===== Records provided

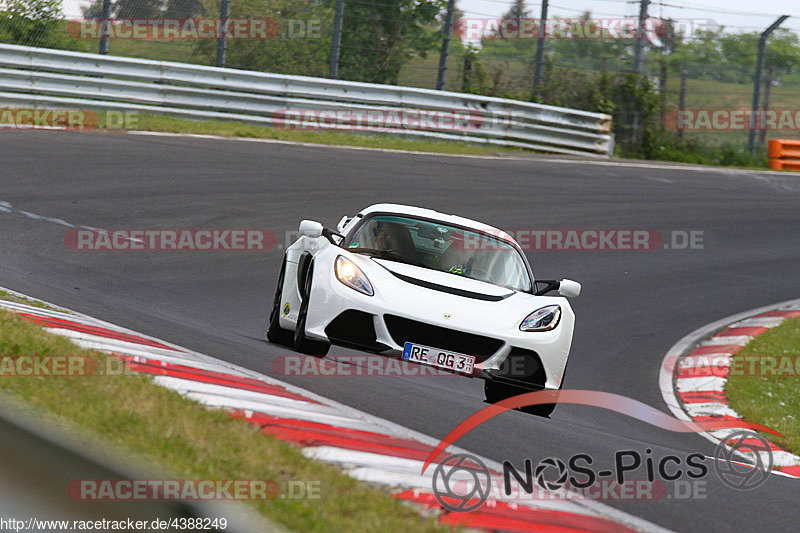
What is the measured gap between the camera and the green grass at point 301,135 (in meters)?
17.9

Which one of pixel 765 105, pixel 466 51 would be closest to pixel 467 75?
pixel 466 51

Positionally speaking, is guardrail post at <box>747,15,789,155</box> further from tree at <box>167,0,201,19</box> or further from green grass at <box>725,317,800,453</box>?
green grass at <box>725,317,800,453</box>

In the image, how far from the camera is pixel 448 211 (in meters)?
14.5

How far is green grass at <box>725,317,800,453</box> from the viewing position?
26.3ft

==========

Directive
Recast everything from the line that begins "Positionally speaking, is" down to the end of the entries above as a JSON list of strings, one string per line, with blank lines left out.

Response to the task
[
  "Positionally speaking, is guardrail post at <box>747,15,789,155</box> further from tree at <box>167,0,201,19</box> or further from green grass at <box>725,317,800,453</box>?",
  "green grass at <box>725,317,800,453</box>",
  "In the image, how far from the camera is pixel 448 211 (in meters)?",
  "14.5",
  "How far is green grass at <box>725,317,800,453</box> from the viewing position?",
  "26.3ft"
]